→ Written instruction: Everything from the line holding "Of roadside vegetation" to the end of the listing below should be copied exactly, line for line, minus the pictures.

┏━━

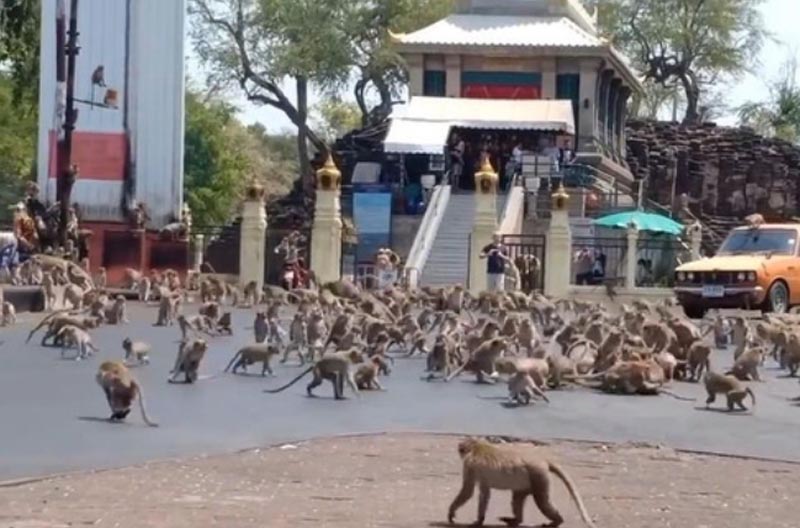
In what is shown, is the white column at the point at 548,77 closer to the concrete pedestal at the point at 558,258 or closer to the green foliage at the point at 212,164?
the concrete pedestal at the point at 558,258

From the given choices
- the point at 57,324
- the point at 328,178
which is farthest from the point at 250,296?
the point at 57,324

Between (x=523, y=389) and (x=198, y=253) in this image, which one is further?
(x=198, y=253)

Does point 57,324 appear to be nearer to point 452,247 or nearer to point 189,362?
point 189,362

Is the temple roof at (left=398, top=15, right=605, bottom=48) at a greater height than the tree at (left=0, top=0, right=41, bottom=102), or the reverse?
the temple roof at (left=398, top=15, right=605, bottom=48)

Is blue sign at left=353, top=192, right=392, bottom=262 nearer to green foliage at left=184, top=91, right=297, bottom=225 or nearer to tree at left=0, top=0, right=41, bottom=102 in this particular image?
tree at left=0, top=0, right=41, bottom=102

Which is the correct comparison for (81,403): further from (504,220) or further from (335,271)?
(504,220)

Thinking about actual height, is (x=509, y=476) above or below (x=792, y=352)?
above

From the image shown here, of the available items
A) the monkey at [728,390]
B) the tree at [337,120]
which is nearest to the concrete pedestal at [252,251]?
the monkey at [728,390]

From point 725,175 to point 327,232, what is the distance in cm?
3005

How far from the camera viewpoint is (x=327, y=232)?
3909cm

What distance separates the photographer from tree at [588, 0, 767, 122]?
78688 millimetres

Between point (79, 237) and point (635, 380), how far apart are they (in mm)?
19575

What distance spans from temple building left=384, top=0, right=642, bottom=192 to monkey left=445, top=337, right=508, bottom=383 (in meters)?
29.1

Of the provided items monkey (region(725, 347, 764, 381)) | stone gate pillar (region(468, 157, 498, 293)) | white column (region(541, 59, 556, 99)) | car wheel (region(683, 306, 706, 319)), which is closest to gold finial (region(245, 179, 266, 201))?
stone gate pillar (region(468, 157, 498, 293))
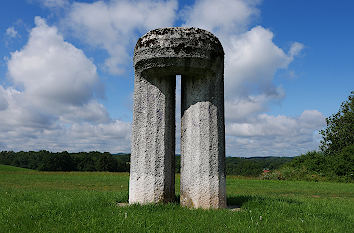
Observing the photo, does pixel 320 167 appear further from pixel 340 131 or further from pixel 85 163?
pixel 85 163

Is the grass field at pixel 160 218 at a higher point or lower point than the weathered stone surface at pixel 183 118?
lower

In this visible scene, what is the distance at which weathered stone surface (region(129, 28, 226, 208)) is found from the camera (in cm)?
600

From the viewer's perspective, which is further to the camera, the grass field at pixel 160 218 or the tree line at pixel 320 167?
the tree line at pixel 320 167

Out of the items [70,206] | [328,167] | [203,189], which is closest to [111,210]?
[70,206]

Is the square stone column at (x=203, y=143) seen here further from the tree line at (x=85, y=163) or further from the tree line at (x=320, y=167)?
the tree line at (x=85, y=163)

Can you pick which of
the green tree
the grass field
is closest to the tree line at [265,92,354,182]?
the green tree

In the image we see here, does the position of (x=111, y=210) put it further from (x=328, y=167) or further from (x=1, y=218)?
(x=328, y=167)

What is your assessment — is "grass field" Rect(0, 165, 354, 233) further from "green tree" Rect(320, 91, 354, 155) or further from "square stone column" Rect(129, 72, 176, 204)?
"green tree" Rect(320, 91, 354, 155)

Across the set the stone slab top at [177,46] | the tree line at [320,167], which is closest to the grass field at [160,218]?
the stone slab top at [177,46]

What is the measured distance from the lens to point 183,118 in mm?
6512

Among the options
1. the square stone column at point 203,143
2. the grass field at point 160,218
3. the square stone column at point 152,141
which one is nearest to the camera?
the grass field at point 160,218

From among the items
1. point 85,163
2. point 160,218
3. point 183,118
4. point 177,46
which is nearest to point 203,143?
point 183,118

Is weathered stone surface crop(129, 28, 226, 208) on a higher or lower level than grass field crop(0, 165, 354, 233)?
higher

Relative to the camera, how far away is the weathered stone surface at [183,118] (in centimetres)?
600
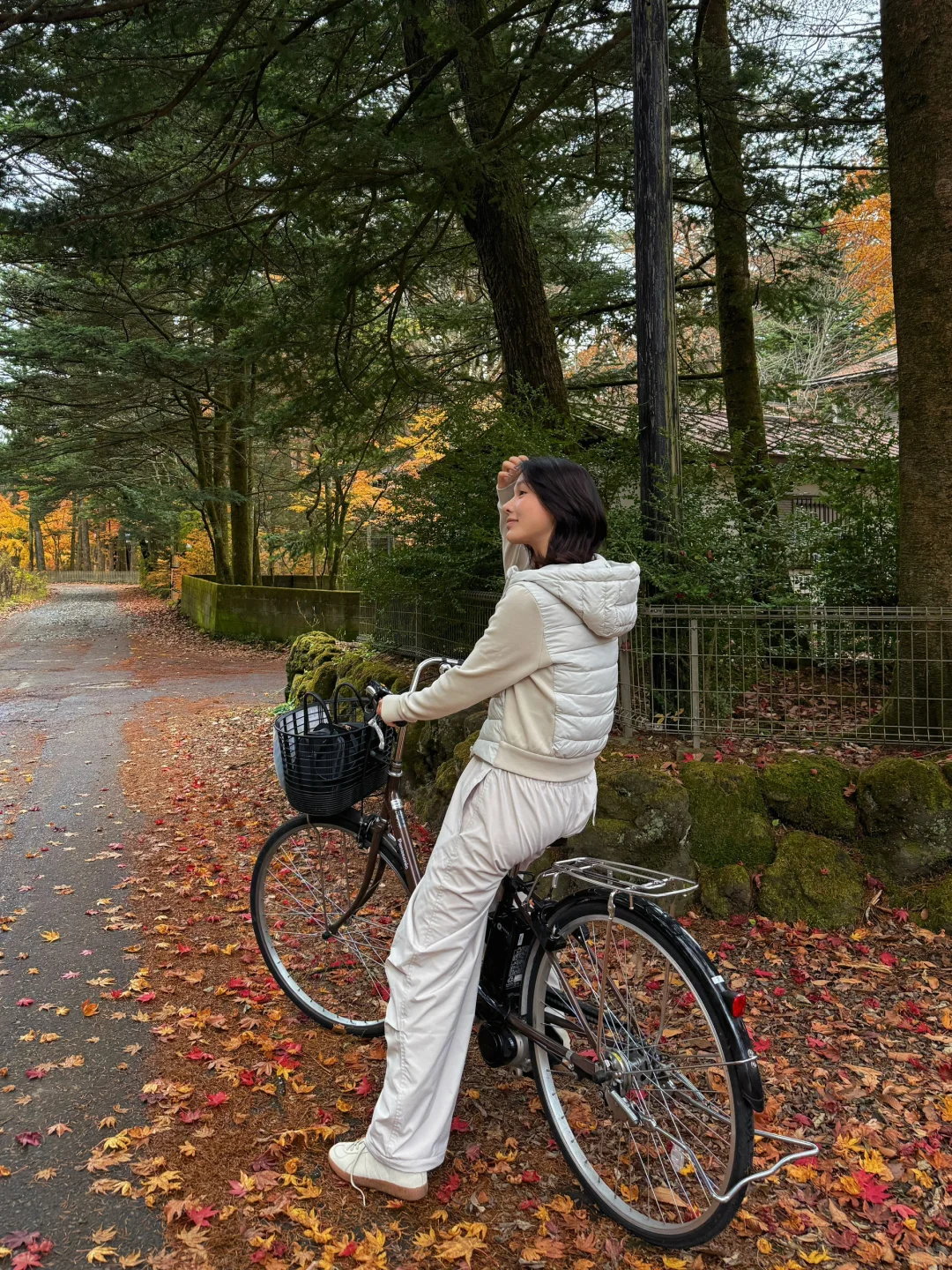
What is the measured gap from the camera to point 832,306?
36.4ft

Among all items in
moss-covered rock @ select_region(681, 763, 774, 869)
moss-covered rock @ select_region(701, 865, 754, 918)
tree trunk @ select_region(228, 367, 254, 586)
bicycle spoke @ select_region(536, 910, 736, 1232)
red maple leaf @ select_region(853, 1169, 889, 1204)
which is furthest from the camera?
tree trunk @ select_region(228, 367, 254, 586)

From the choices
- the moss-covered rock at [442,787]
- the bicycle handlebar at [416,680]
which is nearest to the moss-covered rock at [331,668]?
the moss-covered rock at [442,787]

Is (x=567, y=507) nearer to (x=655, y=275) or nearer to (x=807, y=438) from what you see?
(x=655, y=275)

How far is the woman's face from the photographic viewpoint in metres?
2.57

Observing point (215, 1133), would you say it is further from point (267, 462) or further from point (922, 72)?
point (267, 462)

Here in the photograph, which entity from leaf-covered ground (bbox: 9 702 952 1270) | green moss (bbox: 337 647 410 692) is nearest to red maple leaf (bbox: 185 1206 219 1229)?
leaf-covered ground (bbox: 9 702 952 1270)

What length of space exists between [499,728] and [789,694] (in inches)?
131


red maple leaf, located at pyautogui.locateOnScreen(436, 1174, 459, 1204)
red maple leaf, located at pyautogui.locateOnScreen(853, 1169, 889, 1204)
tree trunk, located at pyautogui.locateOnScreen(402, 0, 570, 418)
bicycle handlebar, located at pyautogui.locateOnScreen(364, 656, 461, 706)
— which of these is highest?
tree trunk, located at pyautogui.locateOnScreen(402, 0, 570, 418)

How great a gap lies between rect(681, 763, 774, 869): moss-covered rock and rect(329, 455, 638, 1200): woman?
2321mm

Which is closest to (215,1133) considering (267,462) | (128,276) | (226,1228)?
(226,1228)

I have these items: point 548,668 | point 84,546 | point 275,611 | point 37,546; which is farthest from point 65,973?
point 84,546

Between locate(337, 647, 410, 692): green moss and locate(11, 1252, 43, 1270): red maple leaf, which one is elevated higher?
locate(337, 647, 410, 692): green moss

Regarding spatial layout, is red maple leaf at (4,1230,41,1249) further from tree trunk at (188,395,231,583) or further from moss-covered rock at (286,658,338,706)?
tree trunk at (188,395,231,583)

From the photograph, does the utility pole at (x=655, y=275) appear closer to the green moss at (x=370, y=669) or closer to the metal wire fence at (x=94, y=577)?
the green moss at (x=370, y=669)
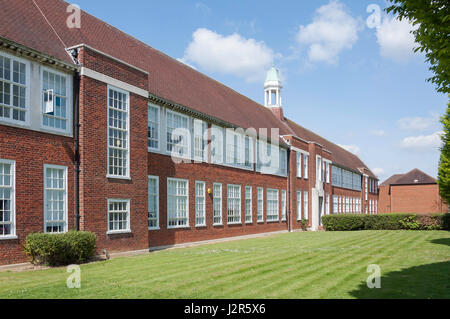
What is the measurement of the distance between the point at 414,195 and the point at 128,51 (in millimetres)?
59309

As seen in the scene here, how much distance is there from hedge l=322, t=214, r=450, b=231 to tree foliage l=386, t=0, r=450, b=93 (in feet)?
88.5

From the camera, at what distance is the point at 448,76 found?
369 inches

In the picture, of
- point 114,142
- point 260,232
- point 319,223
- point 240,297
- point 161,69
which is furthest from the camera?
point 319,223

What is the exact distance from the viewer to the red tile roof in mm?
14812

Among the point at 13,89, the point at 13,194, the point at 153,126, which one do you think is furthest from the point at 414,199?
the point at 13,89

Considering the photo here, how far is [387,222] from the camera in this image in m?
34.6

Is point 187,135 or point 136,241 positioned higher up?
point 187,135

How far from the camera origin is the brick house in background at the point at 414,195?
65312 millimetres

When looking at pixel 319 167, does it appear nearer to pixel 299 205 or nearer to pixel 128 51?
pixel 299 205

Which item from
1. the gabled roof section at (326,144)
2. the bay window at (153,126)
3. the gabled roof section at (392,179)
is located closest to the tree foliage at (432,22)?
the bay window at (153,126)

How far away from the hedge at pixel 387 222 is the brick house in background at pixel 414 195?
114 feet

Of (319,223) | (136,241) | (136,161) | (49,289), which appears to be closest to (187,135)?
(136,161)

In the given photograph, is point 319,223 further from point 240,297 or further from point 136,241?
point 240,297
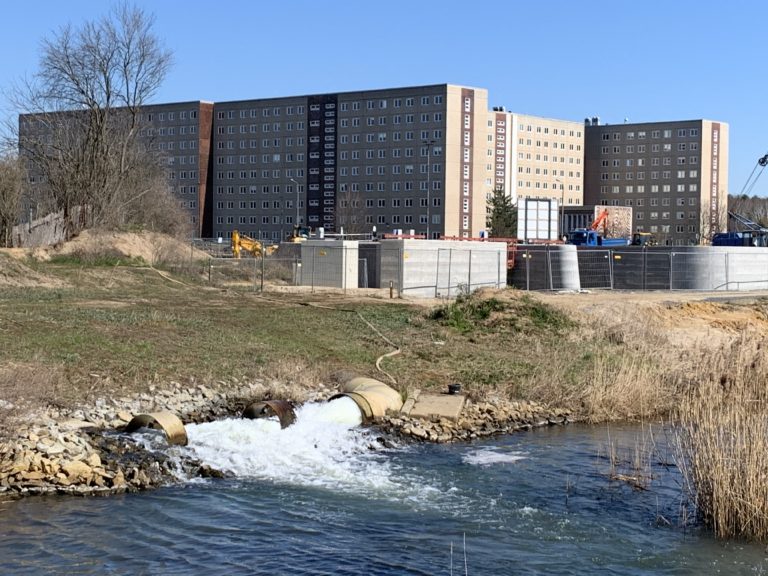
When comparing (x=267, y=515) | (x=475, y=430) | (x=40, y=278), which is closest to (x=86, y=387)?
(x=267, y=515)

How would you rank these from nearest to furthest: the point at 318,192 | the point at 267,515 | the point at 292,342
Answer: the point at 267,515
the point at 292,342
the point at 318,192

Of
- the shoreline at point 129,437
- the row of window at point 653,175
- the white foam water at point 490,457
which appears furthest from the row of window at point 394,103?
the white foam water at point 490,457

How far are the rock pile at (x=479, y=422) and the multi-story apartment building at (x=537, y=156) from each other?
119 m

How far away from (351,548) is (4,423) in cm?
568

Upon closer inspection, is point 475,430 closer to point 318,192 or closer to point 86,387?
point 86,387

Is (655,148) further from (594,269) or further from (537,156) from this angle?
(594,269)

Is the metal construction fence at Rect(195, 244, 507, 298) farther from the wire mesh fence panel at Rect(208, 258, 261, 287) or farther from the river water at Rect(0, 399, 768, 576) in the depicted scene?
the river water at Rect(0, 399, 768, 576)

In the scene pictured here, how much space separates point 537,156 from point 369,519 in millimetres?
137723

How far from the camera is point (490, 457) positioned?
51.9ft

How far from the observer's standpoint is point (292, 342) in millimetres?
22828

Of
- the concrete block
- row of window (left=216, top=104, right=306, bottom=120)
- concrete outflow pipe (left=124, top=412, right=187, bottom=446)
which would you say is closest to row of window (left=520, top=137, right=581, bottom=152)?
row of window (left=216, top=104, right=306, bottom=120)

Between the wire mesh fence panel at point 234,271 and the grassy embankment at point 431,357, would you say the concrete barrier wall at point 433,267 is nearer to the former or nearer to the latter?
the wire mesh fence panel at point 234,271

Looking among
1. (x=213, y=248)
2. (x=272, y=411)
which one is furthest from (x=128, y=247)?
(x=213, y=248)

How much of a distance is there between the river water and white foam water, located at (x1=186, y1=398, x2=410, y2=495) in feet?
0.10
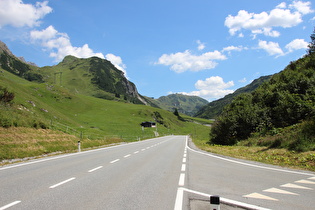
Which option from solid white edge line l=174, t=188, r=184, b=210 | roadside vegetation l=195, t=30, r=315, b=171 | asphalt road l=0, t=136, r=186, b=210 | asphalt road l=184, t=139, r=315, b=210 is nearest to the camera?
solid white edge line l=174, t=188, r=184, b=210

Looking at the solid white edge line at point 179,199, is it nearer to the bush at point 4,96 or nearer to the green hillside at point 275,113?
the green hillside at point 275,113

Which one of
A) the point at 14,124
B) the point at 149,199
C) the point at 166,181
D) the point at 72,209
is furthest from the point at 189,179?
the point at 14,124

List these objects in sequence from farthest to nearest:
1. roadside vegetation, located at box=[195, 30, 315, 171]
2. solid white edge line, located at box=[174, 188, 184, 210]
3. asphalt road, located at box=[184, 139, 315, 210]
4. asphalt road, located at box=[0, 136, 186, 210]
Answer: roadside vegetation, located at box=[195, 30, 315, 171]
asphalt road, located at box=[184, 139, 315, 210]
asphalt road, located at box=[0, 136, 186, 210]
solid white edge line, located at box=[174, 188, 184, 210]

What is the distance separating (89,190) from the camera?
604cm

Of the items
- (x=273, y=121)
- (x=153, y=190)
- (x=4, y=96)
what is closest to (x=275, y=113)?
(x=273, y=121)

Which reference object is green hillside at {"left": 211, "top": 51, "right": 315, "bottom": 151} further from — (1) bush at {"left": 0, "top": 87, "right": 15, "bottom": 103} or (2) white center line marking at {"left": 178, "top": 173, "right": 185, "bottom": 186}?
(1) bush at {"left": 0, "top": 87, "right": 15, "bottom": 103}

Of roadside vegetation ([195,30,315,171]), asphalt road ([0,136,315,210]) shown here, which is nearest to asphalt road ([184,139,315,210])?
asphalt road ([0,136,315,210])

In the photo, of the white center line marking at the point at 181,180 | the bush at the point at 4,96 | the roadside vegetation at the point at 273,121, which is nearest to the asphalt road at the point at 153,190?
the white center line marking at the point at 181,180

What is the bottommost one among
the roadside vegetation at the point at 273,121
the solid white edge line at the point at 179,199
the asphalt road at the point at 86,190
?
the asphalt road at the point at 86,190

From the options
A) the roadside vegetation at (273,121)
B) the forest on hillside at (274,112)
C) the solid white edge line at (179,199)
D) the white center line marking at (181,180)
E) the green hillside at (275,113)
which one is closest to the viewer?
the solid white edge line at (179,199)

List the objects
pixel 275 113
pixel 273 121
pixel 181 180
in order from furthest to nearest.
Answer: pixel 275 113 → pixel 273 121 → pixel 181 180

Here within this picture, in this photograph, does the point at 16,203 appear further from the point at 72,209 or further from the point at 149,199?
the point at 149,199

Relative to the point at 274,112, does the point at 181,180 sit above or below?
below

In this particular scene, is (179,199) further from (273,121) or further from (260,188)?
(273,121)
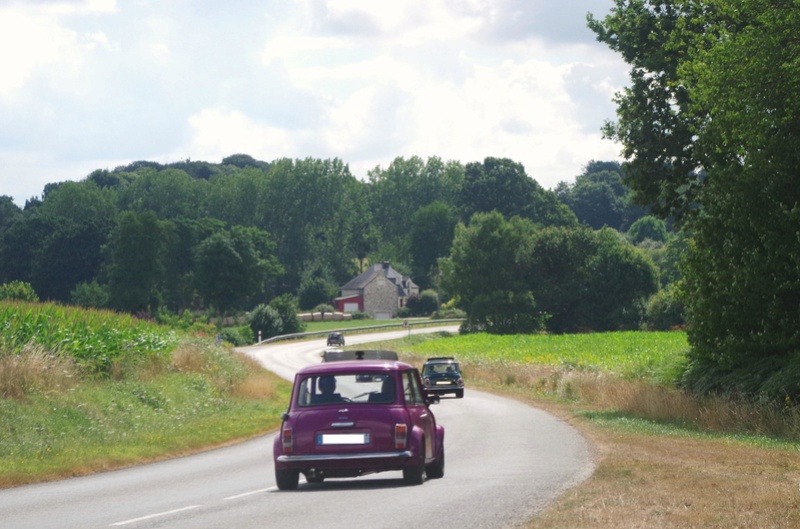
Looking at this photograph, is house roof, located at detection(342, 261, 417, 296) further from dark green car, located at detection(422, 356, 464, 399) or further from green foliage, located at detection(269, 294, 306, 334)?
dark green car, located at detection(422, 356, 464, 399)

┗━━

→ Exercise response:
Of roadside vegetation ([195,30,315,171]), asphalt road ([0,136,315,210]) shown here, which is nearest to asphalt road ([184,139,315,210])?
asphalt road ([0,136,315,210])

In the photo, of the white center line marking at the point at 181,180 | the bush at the point at 4,96 | the roadside vegetation at the point at 273,121, which is nearest to the asphalt road at the point at 153,190?
the white center line marking at the point at 181,180

What is the bottommost one among
the roadside vegetation at the point at 273,121
the solid white edge line at the point at 179,199
the asphalt road at the point at 86,190
?
the asphalt road at the point at 86,190

From the options
A) the roadside vegetation at (273,121)
B) the forest on hillside at (274,112)
C) the solid white edge line at (179,199)
D) the white center line marking at (181,180)
E) the green hillside at (275,113)
which one is closest to the viewer?
the solid white edge line at (179,199)

List the objects
pixel 275 113
pixel 273 121
pixel 181 180
in order from furthest to nearest.
Answer: pixel 275 113 → pixel 273 121 → pixel 181 180

Here within this picture, in this photograph, does the point at 16,203 appear further from the point at 72,209 or further from the point at 149,199?
the point at 149,199

Relative to the point at 274,112, does the point at 181,180 sit above or below?
below

In this particular scene, is (179,199) further from (273,121) or further from (260,188)?
(273,121)
Looking at this photograph, is house roof, located at detection(342, 261, 417, 296) further from dark green car, located at detection(422, 356, 464, 399) or further from green foliage, located at detection(269, 294, 306, 334)?
dark green car, located at detection(422, 356, 464, 399)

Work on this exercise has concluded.